ANGLE's investment portfolio now contains ten companies. Whilst progress continues to be made across the portfolio, the most significant developments during the year have occurred in three of our 'High Potential Return' investments.  


1.    Aguru Images (rapid capture & recreation of photo-realistic images - 75% holding*)


The company has completed both its product development and also, as announced today, the successful first commercial sale to a major film maker in Los Angeles. The contract utilised Aguru's proprietary devices to measure faces, materials and objects for visual effects shots on a major feature film.  


Aguru's advanced capture technologies reduce the time, cost and complexity of pre-production, production and post-production rendering for simulations and interactive computer graphics. Aguru has exclusive rights to highly innovative technologies developed at the University of Southern California's Institute for Creative Technologies and New York University's Courant Institute as well as other rights.

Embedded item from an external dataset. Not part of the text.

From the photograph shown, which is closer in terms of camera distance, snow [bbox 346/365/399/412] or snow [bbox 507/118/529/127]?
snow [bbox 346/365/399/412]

The company's target markets include visual effects in motion pictures, computer and video games, animation, and design - for improved renderings by interior, fashion, architectural and industrial designers.


Aguru is building the world's largest online library of stock shapes and textures, comparable to photographic image libraries. Aguru is also generating revenue and brand awareness by offering products and services that enable the capture, editing and application of real-world textured surfaces for use in 3D computer-generated imagery.


Aguru's first target market is the visual effects industry of over 500 films produced each year, where Aguru's facial image capture provides a photo-realistic result currently unattainable by other methods. Thereafter Aguru intends to expand into the computer games market and then sell products to over 50,000 architecture, interior design, fashion, industrial, online catalogue and advertising companies.


The company is supported by a world class Advisory Board comprising executives from Industrial Light & Magic, Digital Domain, Pixar, DreamWorks, RFX, Adobe, Autodesk, Electronic Arts, University of Southern California and New York University.



2.    Geomerics (enhanced computer game graphics, 47% holding*)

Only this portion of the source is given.